Je me suis réveillée aujourd’hui dans une situation fort embarrassante, et le moins qu’on puisse dire, c’est que j’aurais bien tiré profit des notes de la veille pour un point d’étape. Mais rien que des pages blanches dans ce carnet flambant neuf. Je suis dans un caisson ultra moderne sans savoir pourquoi, et les circonstances semblent se liguer contre moi pour que j’en apprenne le moins possible.

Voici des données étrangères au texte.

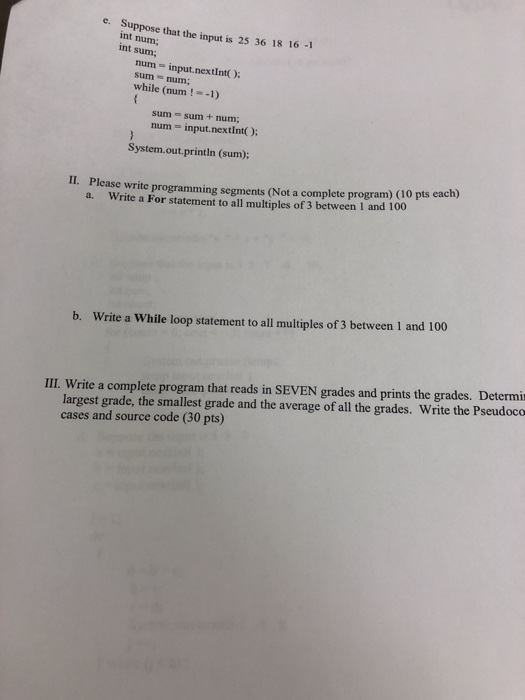 code (10 pts each)? num=5; while (num> 5) a, num = num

L’amnésie n’est en effet pas le moindre de mes soucis : il ne me reste qu’1h40 d’oxygène, l’intelligence artificielle MILO me prend un peu pour une conne, sans jamais me suggérer de poser les bonnes questions, même si j’avoue qu’a posteriori, je me demande souvent pourquoi j’avais pas pensé à certaines évidences dès le départ. Pareil, j’ai toujours pas compris pourquoi mon réflexe à mon réveil a été d’arracher mon cathéter. A l’hôpital, ce serait un peu crétin. J’ai beau me concentrer sur des safe places qui ressemblent à des films de Terrence Malick, l’ambiance reste anxiogène.

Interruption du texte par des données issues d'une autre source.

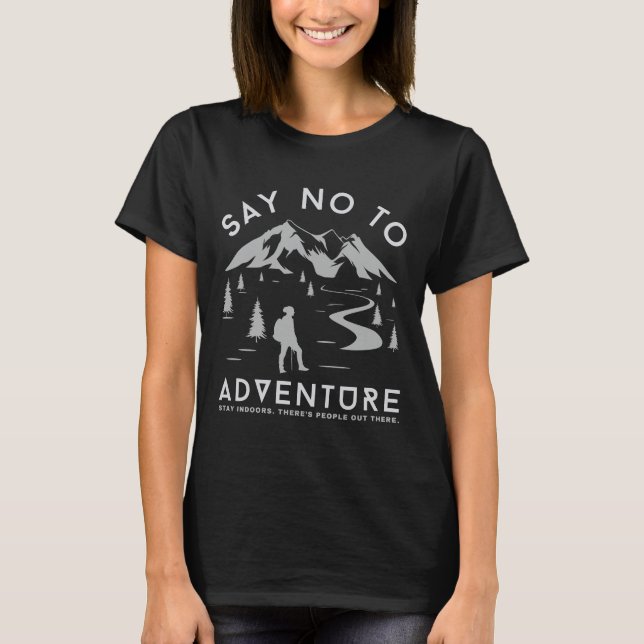 Say No To Adventure Funny Introvert Outdoors T-Shirt (Front)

Heureusement, MILO sait me divertir et me propose un écran tactile avec accès à plein d’informations, mes réseaux sociaux, tout ça, et même le téléphone pour appeler la police. On est sur du caisson haut de gamme, même si on reste à l’étroit, et qu’entre une agression à la seringue pour sédation (va comprendre pourquoi elle ne se fait pas par le cathéter que j’ai encore au pied, mais passons) et des rats imaginaires, le rythme reste assez trépidant. Pour me tenir compagnie, je pense à voix haute et dis tout ce qui me passe par la tête, pendant que MILO passe son temps à me proposer des solutions foireuses, ou me connecter à des gens qui s’acharnent à rien expliquer, ou me faire perdre du réseau pour pas comprendre ce qu’ils racontent.
J’ai découvert un moyen de me raviver la mémoire : par la douleur. Seringue, doigt dans les plaies, électrochocs, je varie les plaisirs, d’autant que les flashes me montrent des vinyles, des pianos, des rats morts et des samares d’érables, tu parles d’un Cluedo…

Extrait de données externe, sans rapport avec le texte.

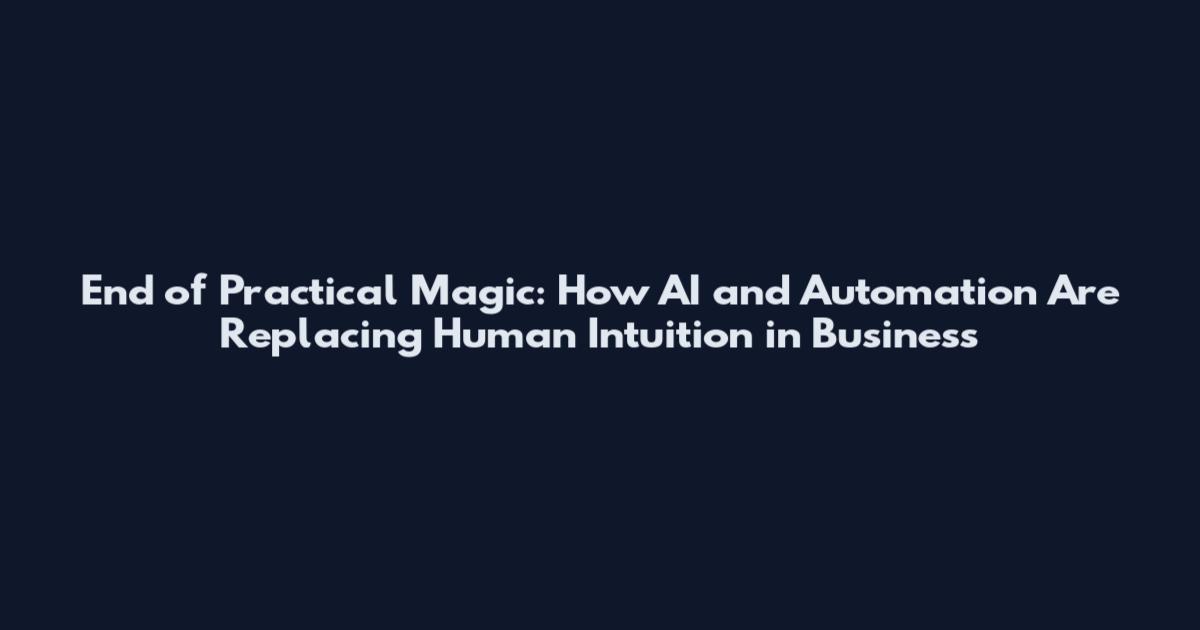 End of Practical Magic: How AI and Automation Are Replacing Human Intuition in Business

Mais je n’étais pas au bout de mes surprises.
Maintenant que tout est bien qui finit bien et que je peux me la couler douce dans une tunique blanche de SF sur une plage avec vue sur glaciers qu’on dirait sortie d’un fond d’écran Windows, dans les bras d’un clone qu’a une plus belle gueule que dans mes faux souvenirs, je reste un brin colère. J’ai toujours pas compris pourquoi on me laissait contacter la police à 650000km de la terre, surtout depuis un projet top secret qui risque de mettre tout le monde en panique quant à l’avenir de l’humanité. Qu’on me briefe au moins de manière un peu plus claire sur les tenants et les aboutissants. Y se sont bien marrés les enfoirés, à me répondre alors qu’ils cherchaient juste à ce que je crève, ou à m’inventer des conneries pour attendre que la jauge descende. Autant pas répondre au téléphone, non ? Bon, j’avoue que j’ai pas facilité les choses en passant mon temps à refuser les solutions de ma génitrice, et à ne pas lui laisser dire ce qu’elle ne voulait de toute façon pas révéler, va comprendre pourquoi. Je pense aujourd’hui avec un peu de honte que même le matelas avait compris que j’étais un clone, mais bon, faut pas m’en vouloir aussi, j’étais née depuis 90 minutes, hein. Je me rassure avec ça. Après tout, c’était fun. Vu l’équipement high-tech, j’espère qu’ils ont tout enregistré. Ça pourra faire un chouette film de souvenirs pour ma descendance de sous-clones qui va saloper ce paysage idyllique. Ils constateront que les dernières images de la Terre, avec masques et pandémie, ça justifie bien de s’être cassés à des années lumières.